_Text passage_
Modern cyber-attacks are increasingly leveraging evasive behaviours, while collaboration between IT and security teams is seen as a top priority to help mitigate growing tensions and staff concerns.
These are among the findings from VMware Carbon Black “2020 Cybersecurity Outlook” report, which offers a holistic view at how attackers have evolved, what defenders are doing to keep pace and how security and IT teams can work together in 2020 and beyond.
Using the Mitre Att&ck framework for Section 1 on the report, it uncovers the top attack tactics, techniques, and procedures (TTPs) seen over the last year and provides specific guidance on ransomware, commodity malware, wipers, access mining and destructive attacks.
In Section II of the report, VMware Carbon Black collaborated with Forrester Consulting on a 624-person survey of IT/security managers and above – including CIOs and CISOs – to explore the current state of IT and security relationship dynamics from the C-level to the practitioner level, and how these will evolve.
Some of the key findings from the report include:
* Attacker behaviour continues to become more evasive, a clear sign that attackers are increasingly attempting to circumvent legacy security solutions. Defence evasion behaviour was seen in more than 90% of the 2 000 attack samples analysed.
* Defence evasion behaviours continue to play a key role with ransomware (95% of analysed samples). These ransomware attacks are heavily targeting organisations in energy, government and manufacturing sectors.
* Wipers (attacks that can overwrite data and clear hard drives) continue to trend upward as adversaries (including Iran) began to realize the utility of purely destructive attacks.

_Required tasks_
- 1) Translate this sentence from the cybersecurity report article into Spanish: "Defence evasion behaviours continue to play a key role with ransomware (95% of analysed samples)."
- 2) Continue the cybersecurity report article, starting after its final sentence.

_Information_
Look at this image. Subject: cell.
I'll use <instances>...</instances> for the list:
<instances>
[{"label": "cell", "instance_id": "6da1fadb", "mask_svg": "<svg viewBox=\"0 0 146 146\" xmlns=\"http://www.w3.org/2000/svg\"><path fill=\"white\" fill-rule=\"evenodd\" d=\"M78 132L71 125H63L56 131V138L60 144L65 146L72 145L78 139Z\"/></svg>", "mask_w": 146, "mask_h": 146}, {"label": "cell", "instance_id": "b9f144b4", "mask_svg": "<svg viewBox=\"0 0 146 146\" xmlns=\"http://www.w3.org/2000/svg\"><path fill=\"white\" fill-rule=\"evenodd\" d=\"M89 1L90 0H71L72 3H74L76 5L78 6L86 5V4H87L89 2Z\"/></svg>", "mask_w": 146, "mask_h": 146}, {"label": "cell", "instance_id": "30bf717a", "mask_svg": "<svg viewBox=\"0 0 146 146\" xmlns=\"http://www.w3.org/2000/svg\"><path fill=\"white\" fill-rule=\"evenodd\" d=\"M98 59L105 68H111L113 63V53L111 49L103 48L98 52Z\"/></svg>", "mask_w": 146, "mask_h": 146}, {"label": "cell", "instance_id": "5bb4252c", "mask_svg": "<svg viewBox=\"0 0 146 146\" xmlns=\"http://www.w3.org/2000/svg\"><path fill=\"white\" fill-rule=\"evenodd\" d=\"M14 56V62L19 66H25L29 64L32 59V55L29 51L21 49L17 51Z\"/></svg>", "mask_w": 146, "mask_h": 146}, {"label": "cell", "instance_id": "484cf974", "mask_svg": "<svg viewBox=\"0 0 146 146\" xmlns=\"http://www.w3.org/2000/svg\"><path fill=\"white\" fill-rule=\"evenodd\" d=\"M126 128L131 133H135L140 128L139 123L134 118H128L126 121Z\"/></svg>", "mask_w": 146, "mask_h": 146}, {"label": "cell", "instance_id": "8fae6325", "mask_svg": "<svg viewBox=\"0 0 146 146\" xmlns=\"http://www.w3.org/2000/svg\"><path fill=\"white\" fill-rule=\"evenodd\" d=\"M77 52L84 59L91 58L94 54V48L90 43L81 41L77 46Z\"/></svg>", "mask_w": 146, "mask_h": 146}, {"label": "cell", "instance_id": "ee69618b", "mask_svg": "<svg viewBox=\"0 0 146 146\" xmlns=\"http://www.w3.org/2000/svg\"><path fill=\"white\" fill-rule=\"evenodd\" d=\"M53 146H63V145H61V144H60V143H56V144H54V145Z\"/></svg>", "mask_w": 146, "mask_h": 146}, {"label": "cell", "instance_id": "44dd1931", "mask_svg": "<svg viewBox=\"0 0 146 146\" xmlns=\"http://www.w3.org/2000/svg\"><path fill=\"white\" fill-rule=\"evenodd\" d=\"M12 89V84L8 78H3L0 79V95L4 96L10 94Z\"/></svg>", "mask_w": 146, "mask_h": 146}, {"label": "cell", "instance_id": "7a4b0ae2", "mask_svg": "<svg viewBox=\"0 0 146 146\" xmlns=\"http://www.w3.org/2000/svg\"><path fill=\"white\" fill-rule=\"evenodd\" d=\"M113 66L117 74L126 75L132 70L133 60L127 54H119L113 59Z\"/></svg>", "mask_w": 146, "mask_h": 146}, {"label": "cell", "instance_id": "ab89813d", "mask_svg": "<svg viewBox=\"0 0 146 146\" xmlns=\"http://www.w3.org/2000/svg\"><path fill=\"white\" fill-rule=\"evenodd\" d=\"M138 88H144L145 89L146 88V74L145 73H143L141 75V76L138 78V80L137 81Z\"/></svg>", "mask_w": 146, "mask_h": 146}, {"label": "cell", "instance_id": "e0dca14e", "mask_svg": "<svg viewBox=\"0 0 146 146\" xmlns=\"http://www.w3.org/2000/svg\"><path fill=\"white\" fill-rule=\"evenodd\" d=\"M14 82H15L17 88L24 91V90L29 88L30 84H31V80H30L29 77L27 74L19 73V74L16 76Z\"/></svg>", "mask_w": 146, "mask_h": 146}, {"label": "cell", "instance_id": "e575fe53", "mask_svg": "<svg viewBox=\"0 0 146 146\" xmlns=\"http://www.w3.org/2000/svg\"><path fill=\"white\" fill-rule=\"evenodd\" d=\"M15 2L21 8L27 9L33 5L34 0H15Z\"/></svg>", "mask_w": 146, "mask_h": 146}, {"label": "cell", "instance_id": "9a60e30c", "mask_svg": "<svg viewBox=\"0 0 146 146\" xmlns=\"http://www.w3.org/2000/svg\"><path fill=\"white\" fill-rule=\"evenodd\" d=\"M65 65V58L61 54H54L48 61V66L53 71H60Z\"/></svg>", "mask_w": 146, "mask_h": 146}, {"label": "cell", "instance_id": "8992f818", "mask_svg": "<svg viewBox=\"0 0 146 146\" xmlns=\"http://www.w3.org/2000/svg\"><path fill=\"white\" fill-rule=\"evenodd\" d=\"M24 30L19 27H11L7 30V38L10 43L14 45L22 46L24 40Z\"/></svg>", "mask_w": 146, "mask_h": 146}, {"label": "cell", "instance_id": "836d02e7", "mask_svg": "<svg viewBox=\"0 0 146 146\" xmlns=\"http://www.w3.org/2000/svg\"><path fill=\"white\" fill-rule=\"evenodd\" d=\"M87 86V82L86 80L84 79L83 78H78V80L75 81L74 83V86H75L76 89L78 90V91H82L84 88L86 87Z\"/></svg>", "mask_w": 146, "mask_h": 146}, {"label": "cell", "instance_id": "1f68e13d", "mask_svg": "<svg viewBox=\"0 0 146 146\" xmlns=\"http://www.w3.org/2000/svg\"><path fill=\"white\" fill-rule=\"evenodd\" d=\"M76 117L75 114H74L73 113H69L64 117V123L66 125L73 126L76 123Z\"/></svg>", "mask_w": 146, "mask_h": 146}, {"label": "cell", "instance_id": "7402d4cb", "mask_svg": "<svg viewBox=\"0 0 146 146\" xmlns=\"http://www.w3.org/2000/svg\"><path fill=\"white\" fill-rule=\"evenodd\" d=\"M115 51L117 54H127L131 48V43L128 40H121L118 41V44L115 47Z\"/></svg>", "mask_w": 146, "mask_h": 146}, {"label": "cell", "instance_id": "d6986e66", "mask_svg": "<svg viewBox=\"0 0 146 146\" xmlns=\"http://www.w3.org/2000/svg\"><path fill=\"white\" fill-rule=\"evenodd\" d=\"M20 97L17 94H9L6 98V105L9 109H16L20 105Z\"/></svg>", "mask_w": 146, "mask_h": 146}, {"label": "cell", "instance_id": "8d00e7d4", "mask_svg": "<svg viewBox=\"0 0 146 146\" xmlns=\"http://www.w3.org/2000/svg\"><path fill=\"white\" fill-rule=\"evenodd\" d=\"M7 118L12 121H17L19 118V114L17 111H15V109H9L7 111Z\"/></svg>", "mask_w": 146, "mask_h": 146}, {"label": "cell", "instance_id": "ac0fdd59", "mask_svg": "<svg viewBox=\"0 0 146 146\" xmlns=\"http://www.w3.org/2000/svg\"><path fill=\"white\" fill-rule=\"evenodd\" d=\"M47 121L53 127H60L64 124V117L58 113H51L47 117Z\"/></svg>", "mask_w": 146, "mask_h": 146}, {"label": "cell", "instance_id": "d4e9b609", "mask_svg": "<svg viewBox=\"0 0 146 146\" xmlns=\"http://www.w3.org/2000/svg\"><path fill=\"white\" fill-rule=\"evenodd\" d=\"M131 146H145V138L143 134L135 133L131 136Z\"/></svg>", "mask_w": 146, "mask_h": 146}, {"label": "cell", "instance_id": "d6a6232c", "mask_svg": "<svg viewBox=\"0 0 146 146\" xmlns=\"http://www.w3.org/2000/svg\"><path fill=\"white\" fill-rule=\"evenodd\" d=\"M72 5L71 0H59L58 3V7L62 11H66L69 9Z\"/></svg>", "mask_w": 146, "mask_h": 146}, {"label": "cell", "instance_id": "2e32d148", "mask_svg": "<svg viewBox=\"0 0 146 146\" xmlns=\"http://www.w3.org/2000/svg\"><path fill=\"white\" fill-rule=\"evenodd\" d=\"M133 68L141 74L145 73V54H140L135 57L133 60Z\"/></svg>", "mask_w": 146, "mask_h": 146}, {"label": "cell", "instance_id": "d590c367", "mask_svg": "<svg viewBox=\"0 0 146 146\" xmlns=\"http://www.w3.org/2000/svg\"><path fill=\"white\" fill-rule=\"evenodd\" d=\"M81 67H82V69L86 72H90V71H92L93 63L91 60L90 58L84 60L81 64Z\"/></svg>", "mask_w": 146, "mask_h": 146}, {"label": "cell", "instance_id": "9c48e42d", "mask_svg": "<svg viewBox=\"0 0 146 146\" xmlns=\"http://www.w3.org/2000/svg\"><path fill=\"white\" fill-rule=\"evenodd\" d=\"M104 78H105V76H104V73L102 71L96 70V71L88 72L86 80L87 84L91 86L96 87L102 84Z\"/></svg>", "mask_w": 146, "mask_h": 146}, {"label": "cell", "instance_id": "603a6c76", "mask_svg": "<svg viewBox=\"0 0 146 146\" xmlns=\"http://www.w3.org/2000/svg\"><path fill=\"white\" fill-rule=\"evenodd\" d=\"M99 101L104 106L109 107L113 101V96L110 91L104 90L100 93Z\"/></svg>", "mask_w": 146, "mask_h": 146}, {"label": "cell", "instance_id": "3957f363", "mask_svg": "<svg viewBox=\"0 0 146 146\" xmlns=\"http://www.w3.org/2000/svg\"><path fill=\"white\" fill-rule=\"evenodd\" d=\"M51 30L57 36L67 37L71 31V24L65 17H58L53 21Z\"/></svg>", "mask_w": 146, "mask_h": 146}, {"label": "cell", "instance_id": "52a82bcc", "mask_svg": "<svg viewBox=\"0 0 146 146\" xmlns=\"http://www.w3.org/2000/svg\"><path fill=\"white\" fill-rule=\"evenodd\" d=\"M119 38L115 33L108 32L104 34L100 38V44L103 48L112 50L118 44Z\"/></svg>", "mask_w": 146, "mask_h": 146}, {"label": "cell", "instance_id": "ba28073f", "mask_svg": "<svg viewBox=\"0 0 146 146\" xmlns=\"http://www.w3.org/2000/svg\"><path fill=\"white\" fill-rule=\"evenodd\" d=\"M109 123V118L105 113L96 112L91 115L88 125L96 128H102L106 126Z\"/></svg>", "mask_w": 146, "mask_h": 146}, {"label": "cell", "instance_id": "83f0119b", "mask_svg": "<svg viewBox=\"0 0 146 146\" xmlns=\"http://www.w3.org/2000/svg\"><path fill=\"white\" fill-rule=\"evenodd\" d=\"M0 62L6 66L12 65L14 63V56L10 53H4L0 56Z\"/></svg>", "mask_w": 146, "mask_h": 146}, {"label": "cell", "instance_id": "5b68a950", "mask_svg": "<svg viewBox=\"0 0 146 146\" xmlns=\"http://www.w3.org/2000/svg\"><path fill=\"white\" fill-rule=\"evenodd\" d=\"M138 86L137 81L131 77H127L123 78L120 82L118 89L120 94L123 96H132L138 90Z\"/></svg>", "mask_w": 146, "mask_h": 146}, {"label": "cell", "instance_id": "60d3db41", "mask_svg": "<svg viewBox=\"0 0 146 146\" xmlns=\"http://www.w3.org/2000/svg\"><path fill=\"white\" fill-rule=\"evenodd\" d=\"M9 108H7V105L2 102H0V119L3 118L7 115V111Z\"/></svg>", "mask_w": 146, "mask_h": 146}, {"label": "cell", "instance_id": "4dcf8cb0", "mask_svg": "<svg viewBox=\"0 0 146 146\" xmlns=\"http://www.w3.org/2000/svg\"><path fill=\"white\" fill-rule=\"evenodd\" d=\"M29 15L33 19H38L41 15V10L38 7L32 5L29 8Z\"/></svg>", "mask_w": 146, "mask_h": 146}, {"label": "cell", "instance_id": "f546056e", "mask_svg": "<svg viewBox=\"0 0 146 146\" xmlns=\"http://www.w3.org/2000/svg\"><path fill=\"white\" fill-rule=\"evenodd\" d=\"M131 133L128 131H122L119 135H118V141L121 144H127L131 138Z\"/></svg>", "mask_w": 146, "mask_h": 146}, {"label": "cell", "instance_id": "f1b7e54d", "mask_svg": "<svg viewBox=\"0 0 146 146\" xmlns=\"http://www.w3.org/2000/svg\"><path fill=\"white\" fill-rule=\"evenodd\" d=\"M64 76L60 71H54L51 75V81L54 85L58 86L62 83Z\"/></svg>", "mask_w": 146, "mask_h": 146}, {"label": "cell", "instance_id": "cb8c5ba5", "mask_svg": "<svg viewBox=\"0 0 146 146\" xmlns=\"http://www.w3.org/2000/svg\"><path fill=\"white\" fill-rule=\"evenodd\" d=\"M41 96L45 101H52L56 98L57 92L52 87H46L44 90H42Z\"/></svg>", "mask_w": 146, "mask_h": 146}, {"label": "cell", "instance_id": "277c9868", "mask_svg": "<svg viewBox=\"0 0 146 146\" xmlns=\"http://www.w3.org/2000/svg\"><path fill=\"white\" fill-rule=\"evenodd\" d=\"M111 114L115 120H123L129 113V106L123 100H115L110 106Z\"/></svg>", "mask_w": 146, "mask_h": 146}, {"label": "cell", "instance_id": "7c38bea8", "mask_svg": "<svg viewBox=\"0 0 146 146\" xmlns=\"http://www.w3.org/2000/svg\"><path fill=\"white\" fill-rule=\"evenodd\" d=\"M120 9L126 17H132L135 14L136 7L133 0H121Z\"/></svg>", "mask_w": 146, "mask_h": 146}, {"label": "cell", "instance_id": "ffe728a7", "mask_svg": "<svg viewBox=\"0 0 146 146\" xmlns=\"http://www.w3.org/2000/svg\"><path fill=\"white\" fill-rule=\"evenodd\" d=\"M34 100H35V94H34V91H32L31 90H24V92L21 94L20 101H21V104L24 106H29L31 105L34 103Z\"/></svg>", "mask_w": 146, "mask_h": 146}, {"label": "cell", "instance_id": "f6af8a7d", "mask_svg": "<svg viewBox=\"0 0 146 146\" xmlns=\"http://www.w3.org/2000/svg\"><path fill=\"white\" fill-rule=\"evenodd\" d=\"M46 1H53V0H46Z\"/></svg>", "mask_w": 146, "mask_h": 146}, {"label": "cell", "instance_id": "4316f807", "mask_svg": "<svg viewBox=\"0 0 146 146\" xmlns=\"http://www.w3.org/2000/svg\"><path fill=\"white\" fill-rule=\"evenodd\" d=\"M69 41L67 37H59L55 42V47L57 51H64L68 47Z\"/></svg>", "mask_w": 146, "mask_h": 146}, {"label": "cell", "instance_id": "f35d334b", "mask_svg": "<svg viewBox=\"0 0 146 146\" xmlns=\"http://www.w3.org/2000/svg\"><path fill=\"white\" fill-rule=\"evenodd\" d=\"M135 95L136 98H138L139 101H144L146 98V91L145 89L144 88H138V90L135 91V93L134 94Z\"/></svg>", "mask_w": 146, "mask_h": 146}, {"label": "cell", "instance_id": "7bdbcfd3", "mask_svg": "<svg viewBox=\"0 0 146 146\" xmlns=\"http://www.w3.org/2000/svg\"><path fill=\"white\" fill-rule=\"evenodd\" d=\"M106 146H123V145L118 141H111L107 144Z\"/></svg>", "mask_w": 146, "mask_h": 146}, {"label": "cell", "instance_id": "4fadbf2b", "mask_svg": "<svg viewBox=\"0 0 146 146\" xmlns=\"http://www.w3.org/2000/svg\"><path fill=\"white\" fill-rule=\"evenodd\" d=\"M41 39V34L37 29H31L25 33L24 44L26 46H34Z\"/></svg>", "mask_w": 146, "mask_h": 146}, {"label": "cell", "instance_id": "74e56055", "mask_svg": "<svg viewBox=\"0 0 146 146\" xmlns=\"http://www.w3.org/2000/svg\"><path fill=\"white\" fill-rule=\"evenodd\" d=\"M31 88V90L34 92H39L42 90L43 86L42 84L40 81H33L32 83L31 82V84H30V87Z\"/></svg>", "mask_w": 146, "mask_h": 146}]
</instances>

_Answers_
- 1) Los comportamientos de evasión de defensas siguen desempeñando un papel clave en el ransomware (95 % de las muestras analizadas).

- 2)
* IT and security teams appear to be aligned on goals (preventing breaches, efficiency, incident resolution) but 77,4% of survey respondents said IT and security currently have a negative relationship, according to our study conducted with Forrester Consulting.
* 55% of survey respondents said driving collaboration across IT and security teams should be the organization’s top priority over the next 12 months, according to the study.
* More than 50% of survey respondents said that both security and IT will share responsibility for key areas like endpoint security, security architecture and identity/access management over the next three to five years, according to the study.
“Defenders must stop thinking about how to achieve results on their own. Defenders must continue to build bridges with IT teams,” says Rick McElroy, one of the report’s authors. “The time for cooperation is now. We can no longer afford to go at this problem alone.
“We need IT teams to look toward security solutions that are built in and not bolted on. It’s time for security to become part of our organizational DNA. It’s time security becomes intrinsic to how we build, deploy and maintain technology.”